━━━━━ EXTRACTED TEXT

Post-Install Backend Configuration#

After deploying AHR following the manual installation procedure, complete the following steps to configure the AHR backend container to trust the Ceph endpoint when using a self-signed certificate.

Note

Note: Repeat these steps after every backend upgrade performed through Helm.

Manual Application of the Self-Signed Certificate to the Backend#

Note

Note: If you do not already have an existing certificate and key, please refer to the section Generating Self-Signed Certificate to create the required ahr.crt and ahr.key files before proceeding.

  1. Copy the ca.crt file that was created previously to your current directory and run the following command to create a ConfigMap with the CA certificate in the backend cluster:

    kubectl create configmap -n autonomous-hardware-recovery custom-ca \
      --from-file=ca.crt=./ca.crt
    
  2. Create backendpatch.json:

    {
      "spec": {
        "template": {
          "spec": {
            "volumes": [
              {
                "emptyDir": {},
                "name": "container-deps"
              },
              {
                "emptyDir": {
                  "sizeLimit": "10Mi"
                },
                "name": "var-run-ceph"
              },
              {
                "configMap": {
                  "defaultMode": 420,
                  "name": "shoreline-config"
                },
                "name": "shoreline-config"
              },
              {
                "configMap": {
                  "defaultMode": 493,
                  "name": "shoreline-scripts"
                },
                "name": "shoreline-scripts"
              },
              {
                "name": "shoreline-app-certificate",
                "secret": {
                  "defaultMode": 420,
                  "secretName": "shoreline-app-certificate"
                }
              },
              {
                "name": "shoreline-api-certificate",
                "secret": {
                  "defaultMode": 420,
                  "secretName": "shoreline-api-certificate"
                }
              },
              {
                "name": "shoreline-discovery-certificate",
                "secret": {
                  "defaultMode": 420,
                  "secretName": "shoreline-discovery-certificate"
                }
              },
              {
                "name": "shoreline-ceph-certificate",
                "secret": {
                  "defaultMode": 420,
                  "secretName": "shoreline-ceph-certificate"
                }
              },
              {
                "name": "custom-ca",
                "configMap": {
                  "name": "custom-ca"
                }
              },
              {
                "name": "ca-bundle",
                "emptyDir": {}
              }
            ],
            "initContainers": [
              {
                "command": [
                  "sh",
                  "-c",
                  "[ -f /certificates/ca-key.pem ] || { /scripts/generate_certs.sh ; }; rm -f /mnt/container-deps/*"

━━━━━━━━━━

» STATED EXERCISE 1:
Answer these questions from the AHR backend configuration text:
(a) After what kind of upgrade must the steps be repeated?
(b) Which two files does the section Generating Self-Signed Certificate create?
(c) What size limit is set for the volume named "var-run-ceph"?
» STATED EXERCISE 2:
Please reproduce the part of the AHR backend configuration text starting with "After deploying AHR" and going on through "a self-signed certificate.".
» STATED EXERCISE 3:
Resume the AHR backend configuration text from the point where it stops.

━━━━━ MATERIAL SUPPLIED

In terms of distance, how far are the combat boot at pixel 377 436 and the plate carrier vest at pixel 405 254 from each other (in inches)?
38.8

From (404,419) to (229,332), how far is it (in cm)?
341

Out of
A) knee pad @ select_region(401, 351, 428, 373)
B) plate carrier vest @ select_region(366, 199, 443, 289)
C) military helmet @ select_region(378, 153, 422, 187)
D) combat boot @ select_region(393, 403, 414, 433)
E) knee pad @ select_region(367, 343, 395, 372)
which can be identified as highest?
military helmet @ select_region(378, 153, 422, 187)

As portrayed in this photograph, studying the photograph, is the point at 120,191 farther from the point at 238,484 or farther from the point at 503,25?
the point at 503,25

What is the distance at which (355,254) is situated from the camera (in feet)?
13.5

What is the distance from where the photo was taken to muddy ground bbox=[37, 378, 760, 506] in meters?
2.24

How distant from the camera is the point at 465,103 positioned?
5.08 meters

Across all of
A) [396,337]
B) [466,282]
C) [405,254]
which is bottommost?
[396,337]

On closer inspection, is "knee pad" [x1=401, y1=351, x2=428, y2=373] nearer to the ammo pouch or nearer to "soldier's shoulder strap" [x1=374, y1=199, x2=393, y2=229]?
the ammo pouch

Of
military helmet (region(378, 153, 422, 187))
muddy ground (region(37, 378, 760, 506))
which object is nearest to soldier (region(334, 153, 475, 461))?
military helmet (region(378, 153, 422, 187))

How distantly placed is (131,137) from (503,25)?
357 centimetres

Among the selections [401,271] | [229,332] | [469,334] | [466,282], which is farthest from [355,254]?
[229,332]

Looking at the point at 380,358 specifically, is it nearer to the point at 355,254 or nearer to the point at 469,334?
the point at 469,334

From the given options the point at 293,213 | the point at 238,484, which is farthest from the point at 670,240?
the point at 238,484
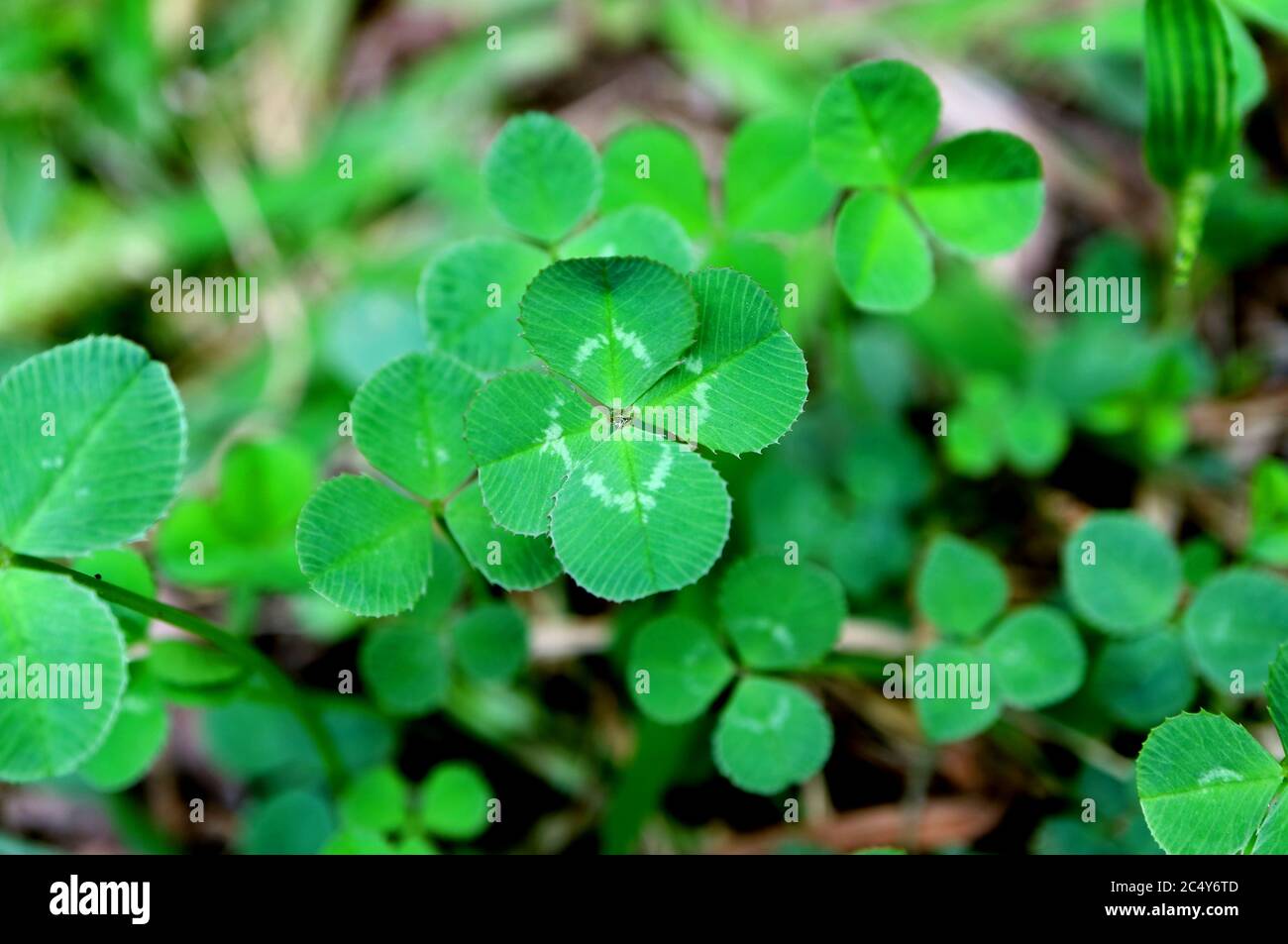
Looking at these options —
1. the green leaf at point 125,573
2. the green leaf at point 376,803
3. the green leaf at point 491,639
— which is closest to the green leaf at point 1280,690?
the green leaf at point 491,639

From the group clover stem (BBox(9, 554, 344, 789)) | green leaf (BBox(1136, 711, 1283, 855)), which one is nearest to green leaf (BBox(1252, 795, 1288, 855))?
green leaf (BBox(1136, 711, 1283, 855))

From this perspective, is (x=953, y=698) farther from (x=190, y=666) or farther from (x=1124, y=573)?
(x=190, y=666)

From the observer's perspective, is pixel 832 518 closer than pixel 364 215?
Yes

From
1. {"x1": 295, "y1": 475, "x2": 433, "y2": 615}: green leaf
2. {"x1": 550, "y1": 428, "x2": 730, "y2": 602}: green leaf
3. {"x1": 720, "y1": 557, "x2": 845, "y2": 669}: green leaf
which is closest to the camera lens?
{"x1": 550, "y1": 428, "x2": 730, "y2": 602}: green leaf

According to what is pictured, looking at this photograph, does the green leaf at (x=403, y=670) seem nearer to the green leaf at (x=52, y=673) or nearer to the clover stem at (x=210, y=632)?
the clover stem at (x=210, y=632)

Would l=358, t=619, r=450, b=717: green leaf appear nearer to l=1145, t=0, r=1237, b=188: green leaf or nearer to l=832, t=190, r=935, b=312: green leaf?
l=832, t=190, r=935, b=312: green leaf

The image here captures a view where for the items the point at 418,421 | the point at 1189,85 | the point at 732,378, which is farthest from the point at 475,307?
the point at 1189,85
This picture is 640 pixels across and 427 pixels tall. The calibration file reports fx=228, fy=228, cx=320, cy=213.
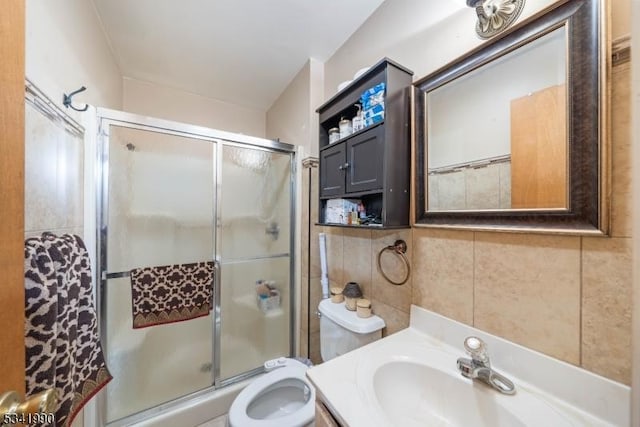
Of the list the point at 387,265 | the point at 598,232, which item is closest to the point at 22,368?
the point at 387,265

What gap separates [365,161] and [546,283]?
0.72 metres

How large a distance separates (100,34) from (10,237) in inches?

━━━━━━━━━━

» EXERCISE RESPONSE 1:
(a) Every backend upgrade performed through Helm.
(b) ahr.crt and ahr.key.
(c) 10Mi.

» EXERCISE RESPONSE 2:
After deploying AHR following the manual installation procedure, complete the following steps to configure the AHR backend container to trust the Ceph endpoint when using a self-signed certificate.

» EXERCISE RESPONSE 3:
                ],
                "image": "ubuntu:22.04",
                "imagePullPolicy": "IfNotPresent",
                "name": "generate-certs",
                "resources": {},
                "terminationMessagePath": "/dev/termination-log",
                "terminationMessagePolicy": "File",
                "volumeMounts": [
                  {
                    "mountPath": "/certificates",
                    "name": "openbao-certificates"
                  },
                  {
                    "mountPath": "/scripts",
                    "name": "shoreline-scripts"
                  }
                ]
              },
              {
                "name": "ca-bundle-builder",
                "image": "ubuntu:22.04",
                "command": [
                  "sh",
                  "-c",
                  "apt-get update && apt-get install -y ca-certificates && mkdir -p /usr/local/share/ca-certificates && cp /ca/ca.crt /usr/local/share/ca-certificates/custom-ca.crt && update-ca-certificates && cp /etc/ssl/certs/ca-certificates.crt /bundle/ca-certificates.crt"
                ],
                "volumeMounts": [
                  {
                    "name": "custom-ca",
                    "mountPath": "/ca"
                  },
                  {
                    "name": "ca-bundle",
                    "mountPath": "/bundle"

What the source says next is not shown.